Stored dataset items
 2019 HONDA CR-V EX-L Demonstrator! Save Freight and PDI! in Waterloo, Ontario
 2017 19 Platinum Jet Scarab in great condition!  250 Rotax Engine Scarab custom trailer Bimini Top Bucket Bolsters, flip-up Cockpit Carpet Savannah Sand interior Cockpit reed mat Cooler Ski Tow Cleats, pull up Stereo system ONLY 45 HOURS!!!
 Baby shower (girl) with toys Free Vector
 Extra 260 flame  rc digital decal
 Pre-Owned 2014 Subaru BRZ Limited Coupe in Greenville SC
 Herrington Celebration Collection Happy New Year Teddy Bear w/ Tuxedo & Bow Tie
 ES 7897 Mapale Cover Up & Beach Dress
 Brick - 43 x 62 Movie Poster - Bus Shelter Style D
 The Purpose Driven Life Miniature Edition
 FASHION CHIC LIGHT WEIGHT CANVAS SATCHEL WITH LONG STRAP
==
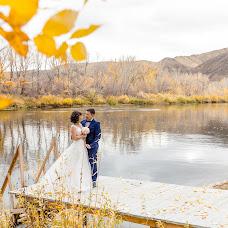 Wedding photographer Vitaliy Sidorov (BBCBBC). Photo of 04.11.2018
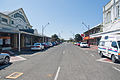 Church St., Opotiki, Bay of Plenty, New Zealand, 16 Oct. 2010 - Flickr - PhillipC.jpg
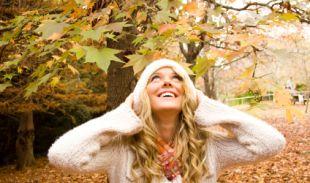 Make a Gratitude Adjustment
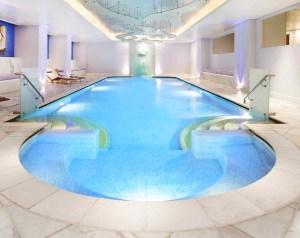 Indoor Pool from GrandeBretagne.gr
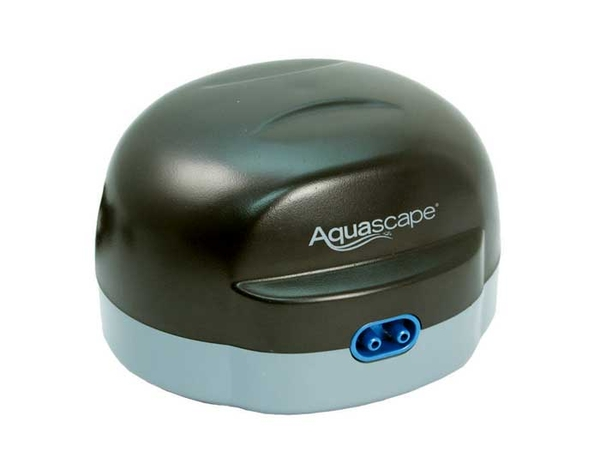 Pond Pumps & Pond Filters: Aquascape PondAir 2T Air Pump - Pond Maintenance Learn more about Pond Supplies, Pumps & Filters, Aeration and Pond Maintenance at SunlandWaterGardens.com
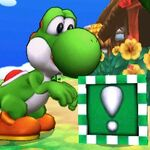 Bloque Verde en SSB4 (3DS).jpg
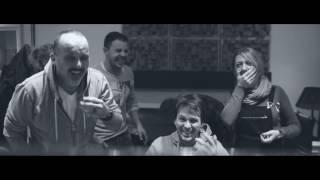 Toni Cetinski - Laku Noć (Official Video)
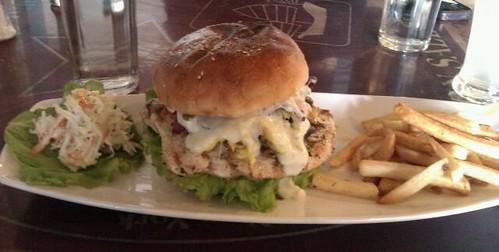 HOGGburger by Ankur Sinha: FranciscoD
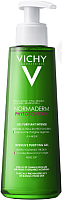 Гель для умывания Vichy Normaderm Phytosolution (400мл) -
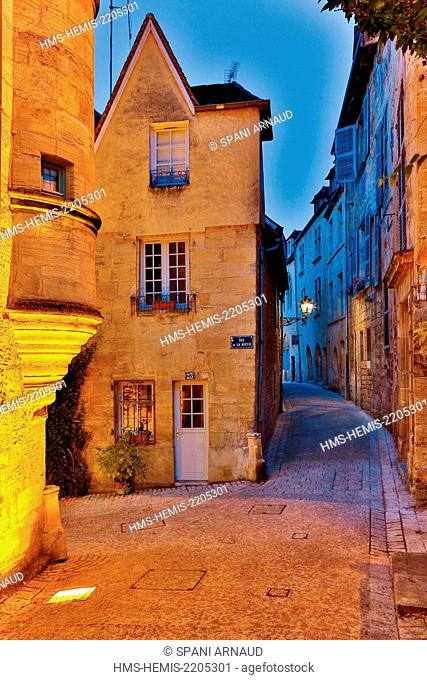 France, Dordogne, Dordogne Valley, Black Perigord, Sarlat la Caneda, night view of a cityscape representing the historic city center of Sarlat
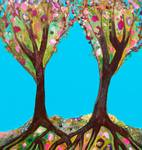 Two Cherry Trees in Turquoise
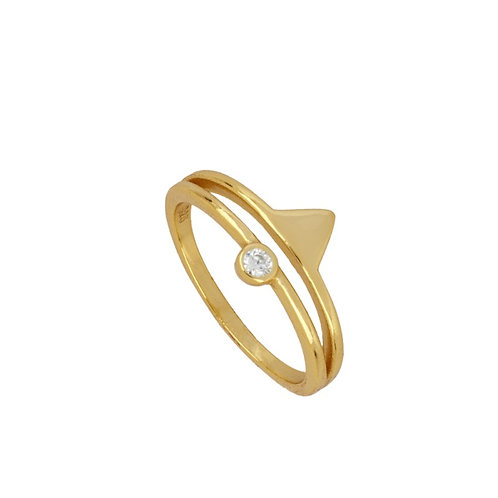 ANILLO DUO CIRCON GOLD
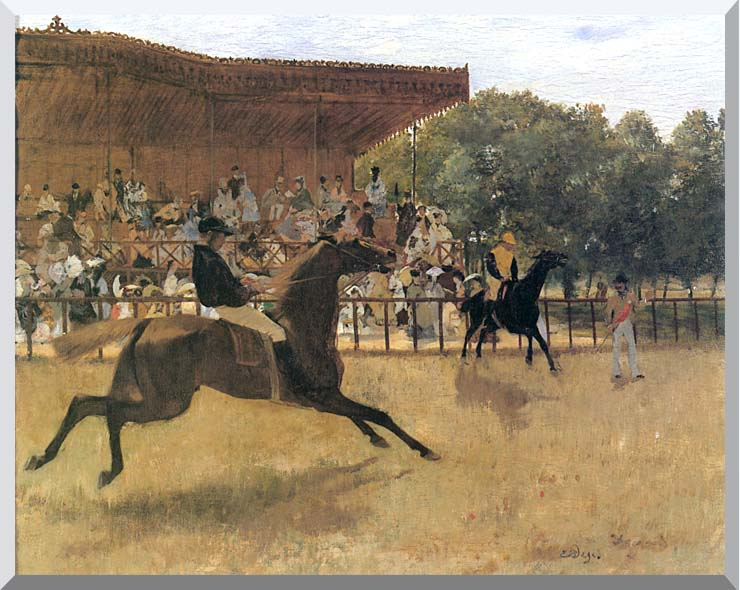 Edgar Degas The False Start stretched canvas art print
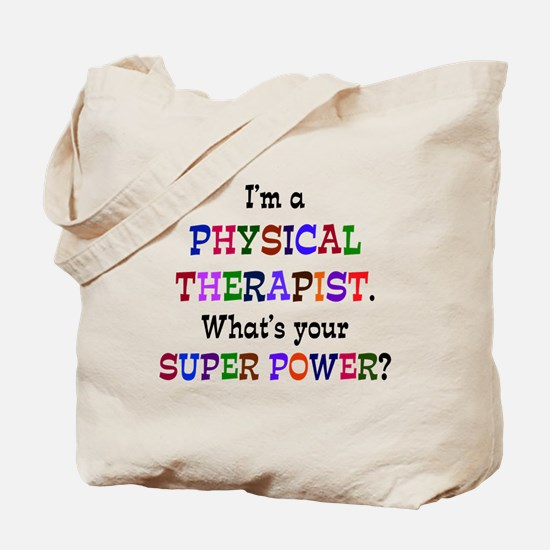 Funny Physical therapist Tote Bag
---
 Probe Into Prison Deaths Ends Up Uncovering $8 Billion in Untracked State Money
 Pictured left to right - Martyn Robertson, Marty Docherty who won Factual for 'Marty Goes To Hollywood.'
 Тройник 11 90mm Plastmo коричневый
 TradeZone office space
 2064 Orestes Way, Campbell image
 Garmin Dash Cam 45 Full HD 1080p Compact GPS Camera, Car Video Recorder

THE PROBLEM
The reply should consist solely of the lines above from the one that has "2019 HONDA CR-V" through the one that has "FASHION CHIC LIGHT", reproduced exactly.

SOLVED EXERCISE
 2019 HONDA CR-V EX-L Demonstrator! Save Freight and PDI! in Waterloo, Ontario
 2017 19 Platinum Jet Scarab in great condition!  250 Rotax Engine Scarab custom trailer Bimini Top Bucket Bolsters, flip-up Cockpit Carpet Savannah Sand interior Cockpit reed mat Cooler Ski Tow Cleats, pull up Stereo system ONLY 45 HOURS!!!
 Baby shower (girl) with toys Free Vector
 Extra 260 flame  rc digital decal
 Pre-Owned 2014 Subaru BRZ Limited Coupe in Greenville SC
 Herrington Celebration Collection Happy New Year Teddy Bear w/ Tuxedo & Bow Tie
 ES 7897 Mapale Cover Up & Beach Dress
 Brick - 43 x 62 Movie Poster - Bus Shelter Style D
 The Purpose Driven Life Miniature Edition
 FASHION CHIC LIGHT WEIGHT CANVAS SATCHEL WITH LONG STRAP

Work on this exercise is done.